Haha, love the “SPAM gods” nod-I’ve lost enough goats to readout bias to appreciate the ritual. Your strawman sounds solid for a NISQ sanity check; the twirling + brickwork is a smart way to normalize the chaos across platforms without reinventing the wheel.
On witnesses: I’d lean toward shadow-based log-negativity lower bounds-they’re pretty forgiving under SPAM noise if you twirl the measurements too, and papers from Huang et al. (2020) show they hold up on 50+ qubits with 10k shadows per bipartition for decent CIs. Entanglement depth witnesses are flashier but can hallucinate on crosstalk; stabilizers feel too brittle for arbitrary topologies.
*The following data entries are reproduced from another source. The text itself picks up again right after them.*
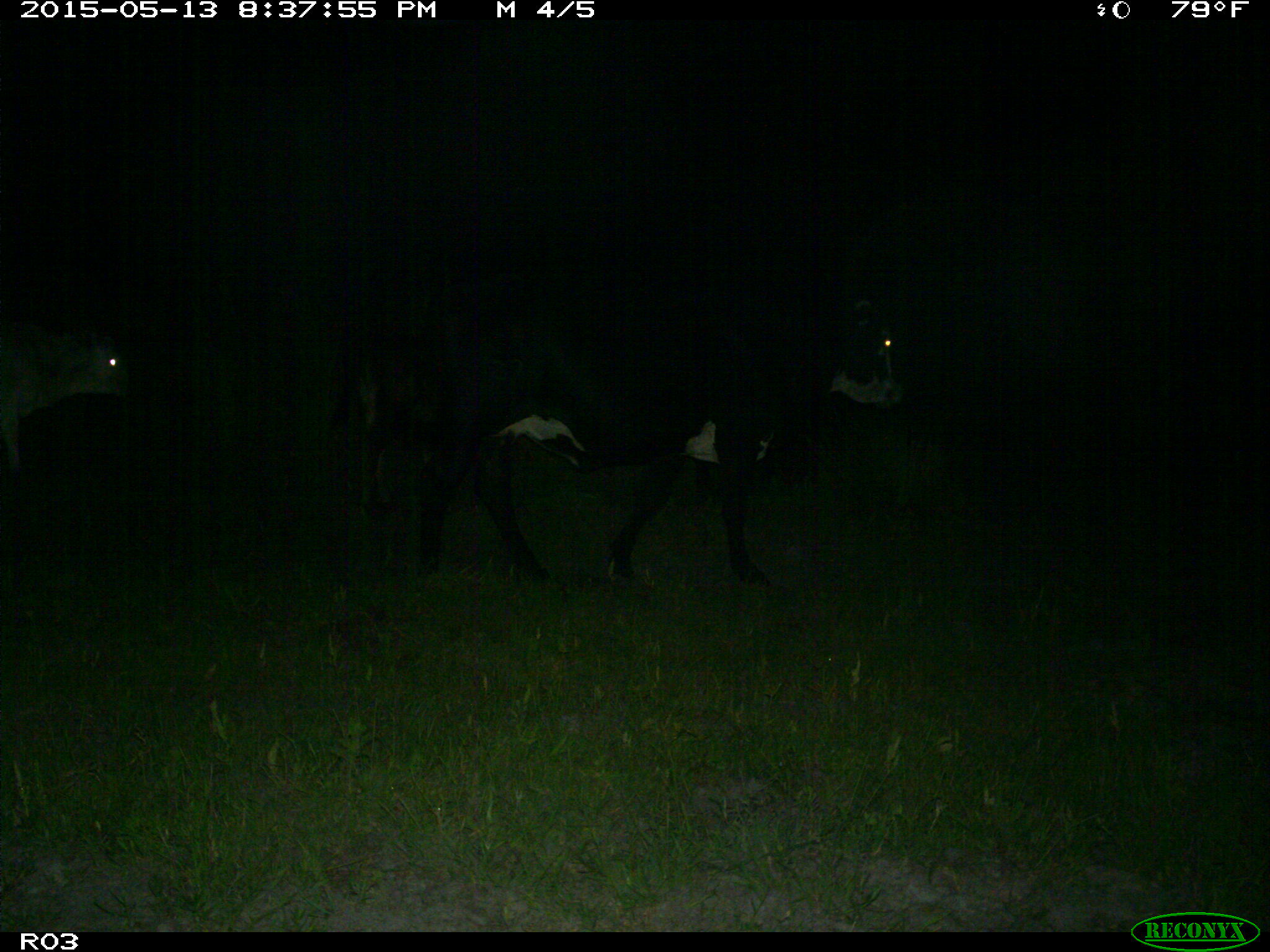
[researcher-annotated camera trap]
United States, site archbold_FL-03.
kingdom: Animalia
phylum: Chordata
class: Mammalia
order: Artiodactyla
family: Bovidae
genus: Bos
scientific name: Bos taurus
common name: domestic cow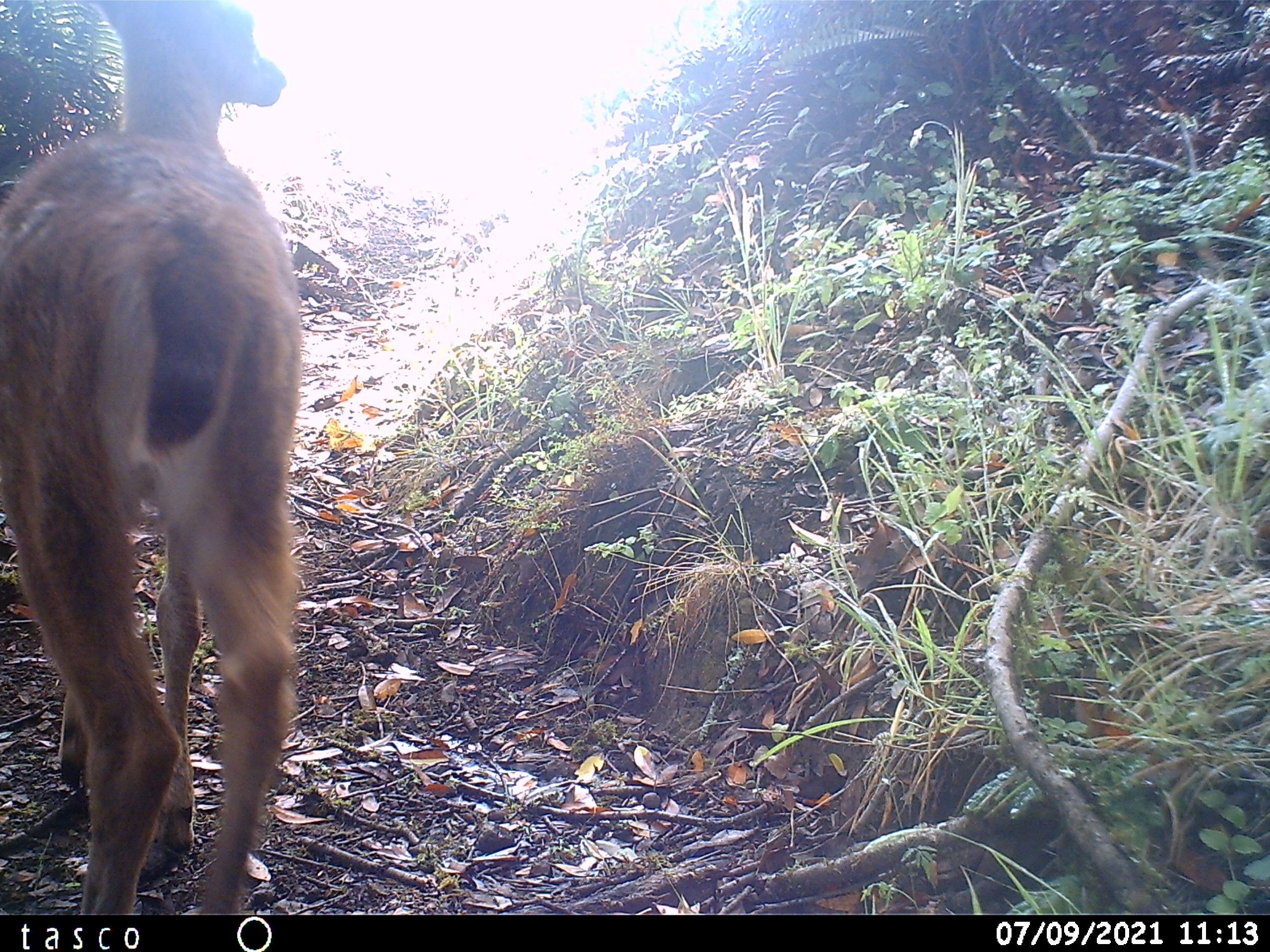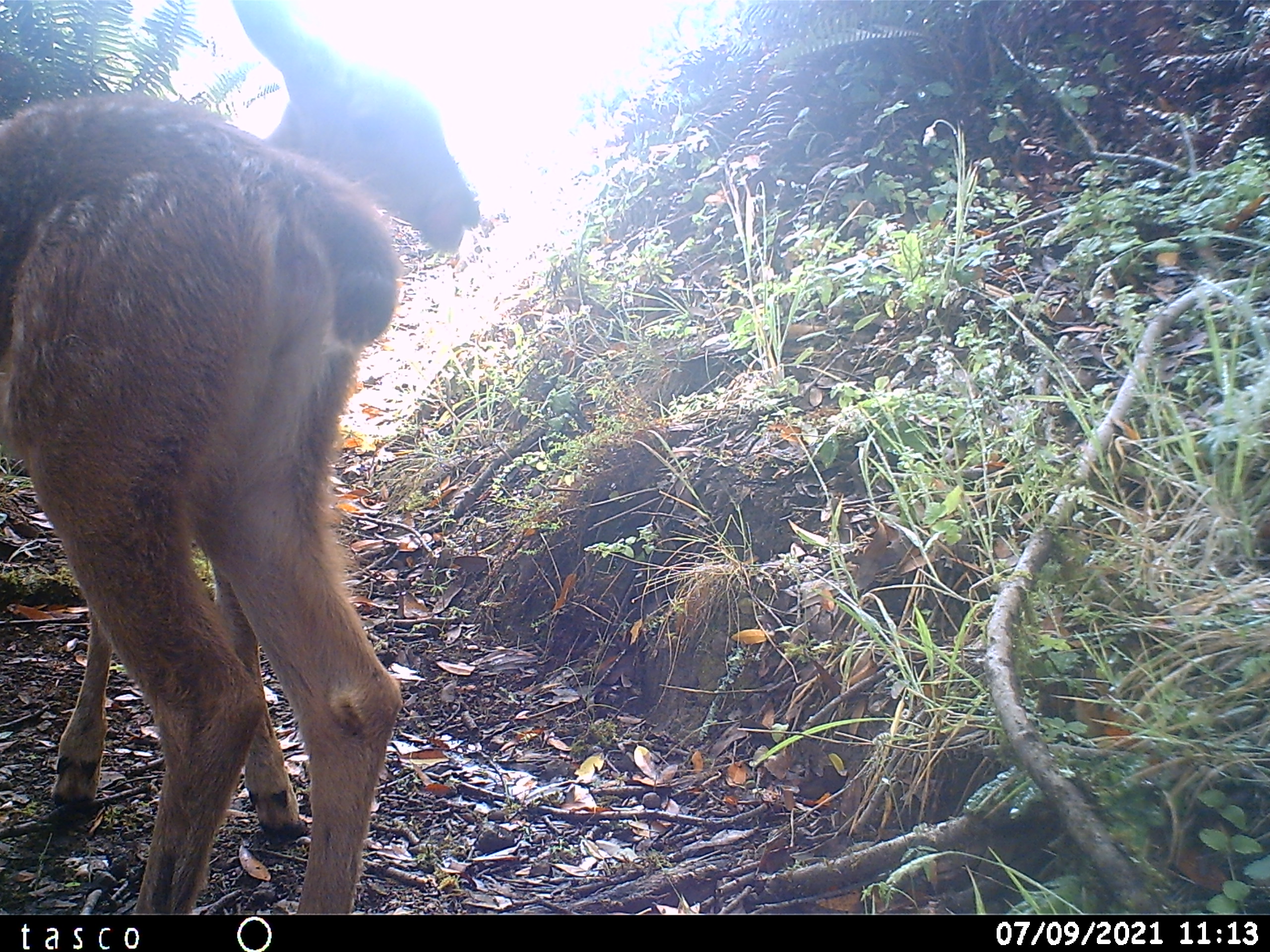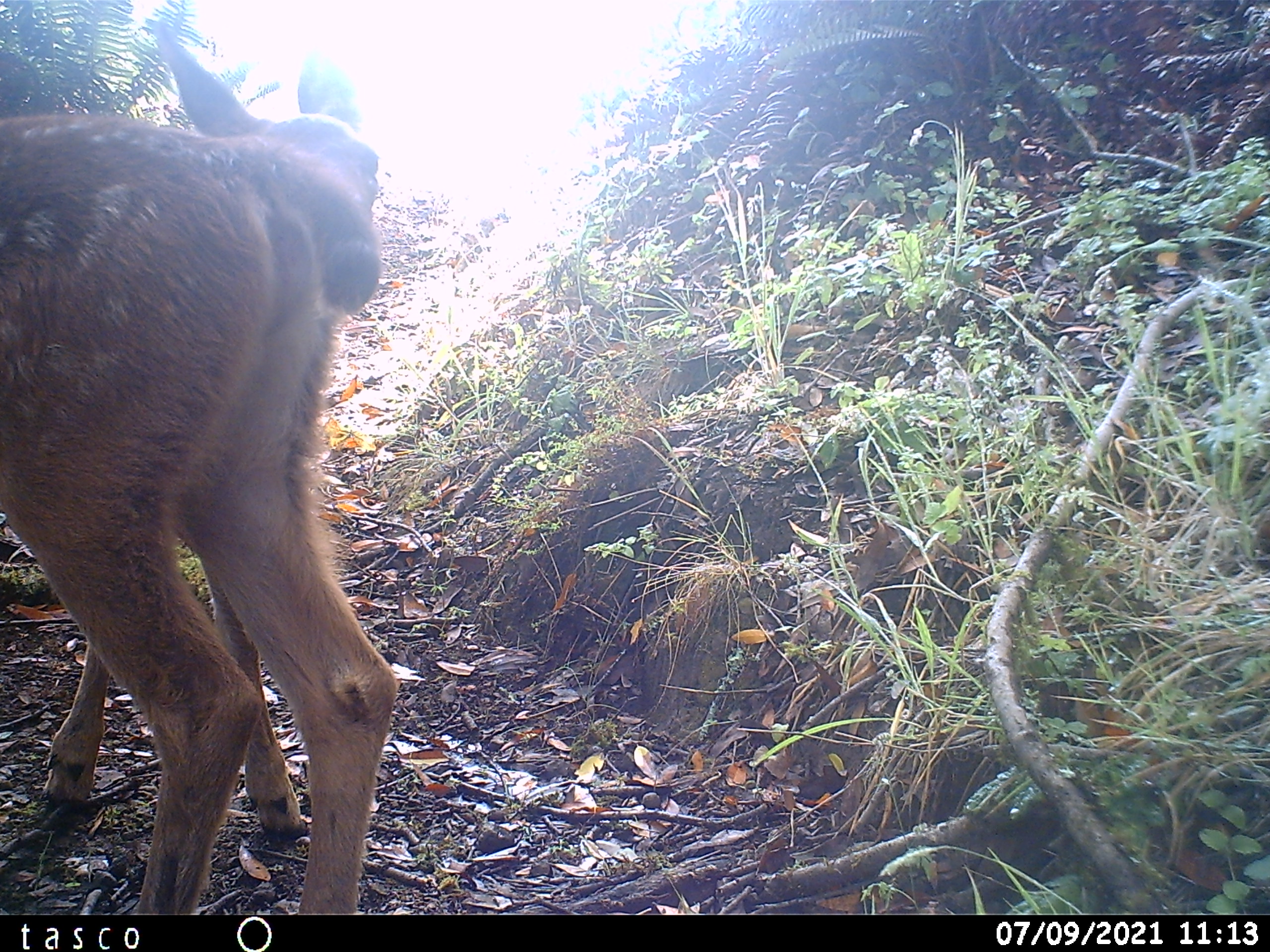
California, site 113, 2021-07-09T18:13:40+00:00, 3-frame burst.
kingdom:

Sample complexity reality: For n=100 and 0.2 ebit lower bound at 95% CI (ε0.05), you’re looking at 5-20k shots per random Clifford setting, times O(n) settings for median-cut coverage-totally doable on a Friday without melting servers, per recent shadows benchmarks on IBM rigs. Bias correction? Subtract a classical shadow from null runs (no entanglers) to eat readout skew without exploding variance.
Noise mapping: Yeah, for depolarizing + damping on a CZ, the expected log-neg ~ -log(1 - 2p/3 + λ terms) where p is Pauli error and λ from T1; check Elben’s 2022 shadows review for the curve-saves you simulating the whole circus.
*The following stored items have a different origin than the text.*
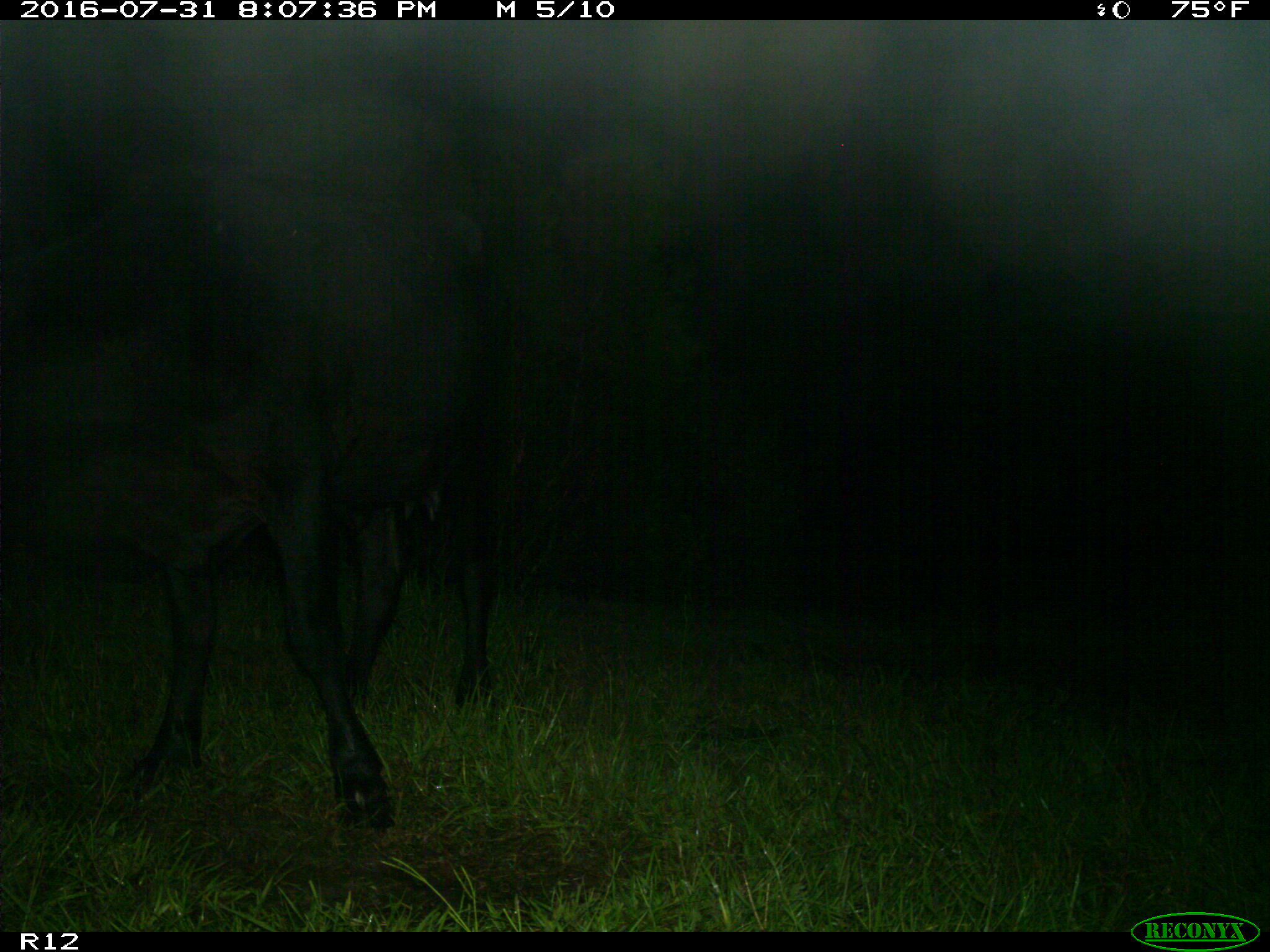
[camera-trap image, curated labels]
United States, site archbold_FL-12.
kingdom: Animalia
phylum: Chordata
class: Mammalia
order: Artiodactyla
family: Bovidae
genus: Bos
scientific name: Bos taurus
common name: domestic cow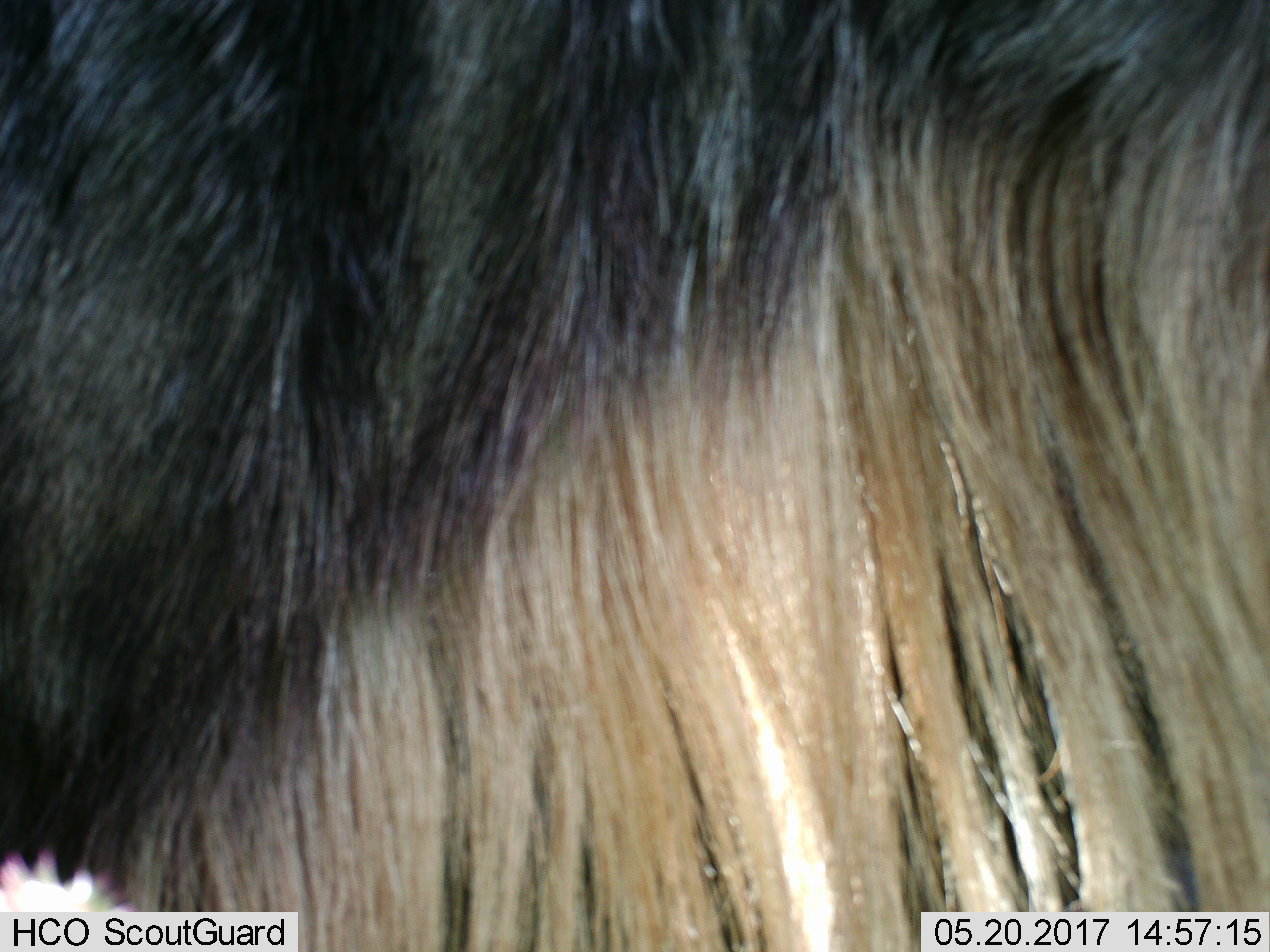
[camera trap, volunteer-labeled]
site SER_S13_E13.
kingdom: Animalia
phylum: Chordata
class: Mammalia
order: Artiodactyla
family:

Mid-circuit resets? They certify “parkable” entanglement nicely for QAOA-ish apps, but watch for reset fidelity gaslighting your bounds-interleave calibration runs or you’ll blame decoherence for your own SPAM sins.
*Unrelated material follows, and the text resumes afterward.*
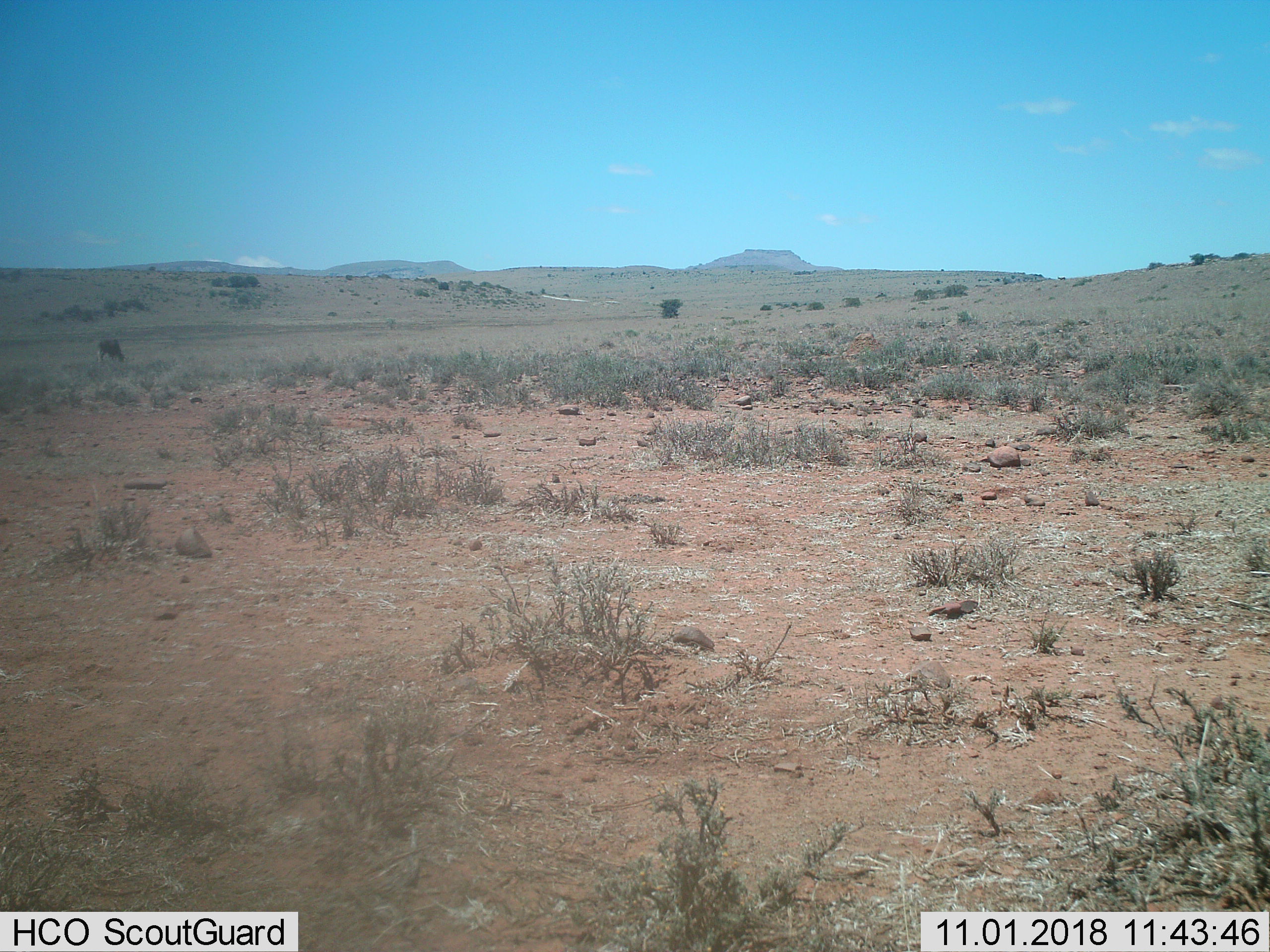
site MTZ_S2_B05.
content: unidentified animal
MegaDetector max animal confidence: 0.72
“ebits per gate-second” isn’t terrible, but normalize by connectivity degree (ebits / (gates * sec * avg degree)) to fair up ion vs. SC haikus. ZNE on shadows? It biases toward optimism, so stick to unmitigated for rigorous lowers, or use it post-hoc for “optimistic budget” footnotes.
No 20-line recipe yet (sorry, no day-ruiner), but Cirq’s shadows module + your layout gets you 80% there. What’s your target hardware-supercon or neutral atoms? Might tweak the entangler choice.